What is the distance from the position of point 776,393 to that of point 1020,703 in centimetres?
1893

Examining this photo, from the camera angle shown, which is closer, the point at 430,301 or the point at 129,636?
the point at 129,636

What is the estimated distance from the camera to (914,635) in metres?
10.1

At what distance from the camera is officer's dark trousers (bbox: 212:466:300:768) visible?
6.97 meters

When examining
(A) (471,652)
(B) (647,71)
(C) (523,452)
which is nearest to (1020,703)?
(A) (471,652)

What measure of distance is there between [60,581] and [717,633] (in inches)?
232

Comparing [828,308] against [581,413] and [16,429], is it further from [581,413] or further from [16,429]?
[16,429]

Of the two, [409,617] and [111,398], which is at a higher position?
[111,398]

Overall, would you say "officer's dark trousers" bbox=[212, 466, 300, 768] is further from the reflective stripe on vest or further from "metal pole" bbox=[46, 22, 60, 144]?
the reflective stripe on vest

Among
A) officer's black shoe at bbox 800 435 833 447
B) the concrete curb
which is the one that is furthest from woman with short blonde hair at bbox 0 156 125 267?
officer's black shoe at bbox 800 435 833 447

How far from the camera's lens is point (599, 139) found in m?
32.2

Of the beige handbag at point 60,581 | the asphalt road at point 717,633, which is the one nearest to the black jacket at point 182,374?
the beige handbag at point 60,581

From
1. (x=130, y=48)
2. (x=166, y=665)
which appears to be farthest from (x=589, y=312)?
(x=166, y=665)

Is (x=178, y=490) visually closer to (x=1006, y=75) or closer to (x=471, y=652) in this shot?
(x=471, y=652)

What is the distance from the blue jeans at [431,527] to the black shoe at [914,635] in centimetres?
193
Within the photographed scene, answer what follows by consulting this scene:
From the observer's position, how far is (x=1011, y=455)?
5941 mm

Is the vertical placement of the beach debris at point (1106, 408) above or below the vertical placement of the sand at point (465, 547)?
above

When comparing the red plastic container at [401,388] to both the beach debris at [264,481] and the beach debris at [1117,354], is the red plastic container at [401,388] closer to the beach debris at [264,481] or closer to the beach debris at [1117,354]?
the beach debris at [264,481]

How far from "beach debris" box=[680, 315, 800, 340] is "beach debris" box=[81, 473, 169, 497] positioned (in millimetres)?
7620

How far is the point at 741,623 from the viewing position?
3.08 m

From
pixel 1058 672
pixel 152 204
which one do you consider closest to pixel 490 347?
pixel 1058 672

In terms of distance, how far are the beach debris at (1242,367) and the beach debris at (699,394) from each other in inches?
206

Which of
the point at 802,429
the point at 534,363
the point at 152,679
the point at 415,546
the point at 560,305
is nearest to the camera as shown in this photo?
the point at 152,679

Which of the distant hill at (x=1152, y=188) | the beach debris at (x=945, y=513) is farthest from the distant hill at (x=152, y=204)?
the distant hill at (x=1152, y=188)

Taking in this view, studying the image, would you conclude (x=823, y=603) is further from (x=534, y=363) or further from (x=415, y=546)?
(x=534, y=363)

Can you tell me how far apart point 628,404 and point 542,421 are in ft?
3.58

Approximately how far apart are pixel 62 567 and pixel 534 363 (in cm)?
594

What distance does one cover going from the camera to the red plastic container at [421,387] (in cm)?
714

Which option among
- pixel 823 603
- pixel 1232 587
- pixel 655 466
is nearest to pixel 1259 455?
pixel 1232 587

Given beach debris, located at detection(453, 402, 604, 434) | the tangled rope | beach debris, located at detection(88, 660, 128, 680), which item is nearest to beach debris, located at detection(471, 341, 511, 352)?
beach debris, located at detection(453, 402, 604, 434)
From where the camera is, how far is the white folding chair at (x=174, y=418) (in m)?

━━━━━━

Instruction:
Can you output every line of the records above as a JSON list of strings, with one string per line and blank lines omitted?

Final answer:
[
  "What is the distance from the position of point 776,393 to that of point 1020,703 in centimetres?",
  "1893",
  "Examining this photo, from the camera angle shown, which is closer, the point at 430,301 or the point at 129,636?",
  "the point at 129,636",
  "What is the estimated distance from the camera to (914,635) in metres?",
  "10.1",
  "At what distance from the camera is officer's dark trousers (bbox: 212:466:300:768) visible?",
  "6.97 meters",
  "When examining",
  "(A) (471,652)",
  "(B) (647,71)",
  "(C) (523,452)",
  "which is nearest to (1020,703)?",
  "(A) (471,652)",
  "What measure of distance is there between [60,581] and [717,633] (in inches)?",
  "232",
  "Comparing [828,308] against [581,413] and [16,429], is it further from [581,413] or further from [16,429]?",
  "[16,429]",
  "Of the two, [409,617] and [111,398], which is at a higher position?",
  "[111,398]",
  "Overall, would you say \"officer's dark trousers\" bbox=[212, 466, 300, 768] is further from the reflective stripe on vest or further from \"metal pole\" bbox=[46, 22, 60, 144]?",
  "the reflective stripe on vest",
  "Among",
  "A) officer's black shoe at bbox 800 435 833 447",
  "B) the concrete curb",
  "which is the one that is furthest from woman with short blonde hair at bbox 0 156 125 267?",
  "officer's black shoe at bbox 800 435 833 447",
  "How far from the camera's lens is point (599, 139) found in m?",
  "32.2",
  "Of the beige handbag at point 60,581 | the asphalt road at point 717,633, which is the one nearest to the black jacket at point 182,374?",
  "the beige handbag at point 60,581",
  "From",
  "1. (x=130, y=48)",
  "2. (x=166, y=665)",
  "which appears to be farthest from (x=589, y=312)?",
  "(x=166, y=665)",
  "Is (x=178, y=490) visually closer to (x=1006, y=75) or closer to (x=471, y=652) in this shot?",
  "(x=471, y=652)",
  "What is the distance from the blue jeans at [431,527] to the black shoe at [914,635] in centimetres?",
  "193",
  "Within the photographed scene, answer what follows by consulting this scene:",
  "From the observer's position, how far is (x=1011, y=455)?",
  "5941 mm",
  "Is the vertical placement of the beach debris at point (1106, 408) above or below the vertical placement of the sand at point (465, 547)?",
  "above",
  "When comparing the red plastic container at [401,388] to both the beach debris at [264,481] and the beach debris at [1117,354], is the red plastic container at [401,388] closer to the beach debris at [264,481] or closer to the beach debris at [1117,354]?",
  "the beach debris at [264,481]",
  "How far from \"beach debris\" box=[680, 315, 800, 340] is \"beach debris\" box=[81, 473, 169, 497] positioned (in millimetres)?",
  "7620",
  "How far is the point at 741,623 from the viewing position?",
  "3.08 m",
  "From",
  "pixel 1058 672",
  "pixel 152 204",
  "which one do you consider closest to pixel 490 347?",
  "pixel 1058 672",
  "In terms of distance, how far are the beach debris at (1242,367) and the beach debris at (699,394) from each other in inches?",
  "206",
  "Which of",
  "the point at 802,429",
  "the point at 534,363",
  "the point at 152,679",
  "the point at 415,546",
  "the point at 560,305",
  "is nearest to the camera as shown in this photo?",
  "the point at 152,679",
  "Which of the distant hill at (x=1152, y=188) | the beach debris at (x=945, y=513) is farthest from the distant hill at (x=152, y=204)?",
  "the distant hill at (x=1152, y=188)",
  "Taking in this view, studying the image, would you conclude (x=823, y=603) is further from (x=534, y=363) or further from (x=415, y=546)?",
  "(x=534, y=363)",
  "Can you tell me how far apart point 628,404 and point 542,421 are in ft?",
  "3.58",
  "Approximately how far apart are pixel 62 567 and pixel 534 363 (in cm)?",
  "594",
  "What distance does one cover going from the camera to the red plastic container at [421,387] (in cm)?",
  "714",
  "Which option among",
  "- pixel 823 603",
  "- pixel 1232 587",
  "- pixel 655 466",
  "is nearest to pixel 1259 455?",
  "pixel 1232 587",
  "Given beach debris, located at detection(453, 402, 604, 434) | the tangled rope | beach debris, located at detection(88, 660, 128, 680), which item is nearest to beach debris, located at detection(471, 341, 511, 352)?",
  "beach debris, located at detection(453, 402, 604, 434)",
  "From where the camera is, how far is the white folding chair at (x=174, y=418) (in m)?"
]